Question: There are $n$ people, labeled $1, 2, . . . , n$ with weights $w_1,w_2,\dots, w_n$ and we are trying to pair as many people up such that there total weights don't exceed $C$.
A greedy algorithm that would result in an optimal solution would be to sort the people by increasing weight and if $n<2$ then return the empty set, otherwise pair the lightest person $l$ with the heaviest person $h$ such that $w_l+w_h\leq C$ and then recursively apply the algorithm to the remaining set of people. If $w_l+w_h\geq C$ then discard $h$ and run the algorithm on the rest of the set.
I am trying to prove that this greedy algorithm finds an optimal set.
Here's my attempt: My attempt for proving this is to apply proof by induction.
Base case: If $n=0$ or $n=1$. Then by our greedy algorithm it would return an empty set, which is the optimal solution.
Inductive step: Suppose $n\geq2$ and that $w_1\leq w_2 \leq \dots w_n$. There there are two cases to consider.

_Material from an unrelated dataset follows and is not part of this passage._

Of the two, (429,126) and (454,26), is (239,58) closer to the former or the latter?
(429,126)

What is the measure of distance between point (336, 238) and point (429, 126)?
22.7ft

Case 1: When the lightest person and heaviest person have a combined weight exceeding $C$. i.e $$w_1+w_n > C$$
Proof. We know that for every $i$, $1 \leq i \leq n$, $w_i \geq w_1$ (because we ordered them by increasing weight). And so we have $$w_i+w_n \geq w_1+w_n \geq C$$ This tells us that the optimal set doesn't contain $w_n$. Thus, our algorithm would return the optimal set among the people $1, 2, . . . , n−1$
Case 2: When the lightest person and heaviest person have a combined weight less than or equal to $C$. i.e $$w_1+w_n \leq C$$
This is the part I don't know how to prove and was wondering is someone could lead me in the right direction for this part of the proof.
For case 2: You know that your algorithm give you the optimal set among the people $2,...,n−1$ plus the pair $(1,n)$
Consider an optimal set for $1,...,n$. We can assume, without loss of generality, that it contains $1$ (otherwise just replace any people by $1$ and you still have an optimal set). Moreover you can assume, without loss of generality, that it contains $n$ (otherwise just replace the people paired with $1$ by $n$ and you still have an optimal set).
Now two cases: Either the optimal set contains the pair $(1,n)$. In this case you know that your algorithm return the optimal set for $2,...,n-1$ and the pair $(1,n)$ thus return an optimal set.
Or the optimal set contains does not contain the pair $(1,n)$. Let $i,j$ be such that it contain $(1,i)$ and $(j,n)$. You can remark that the set where you remove those two pairs and ad the pair $(1,n)$ and $(i,j)$ is also an optimal set (since $w_i<w_n$ and $w_j<C-w_n$). Thus you are back to the first case.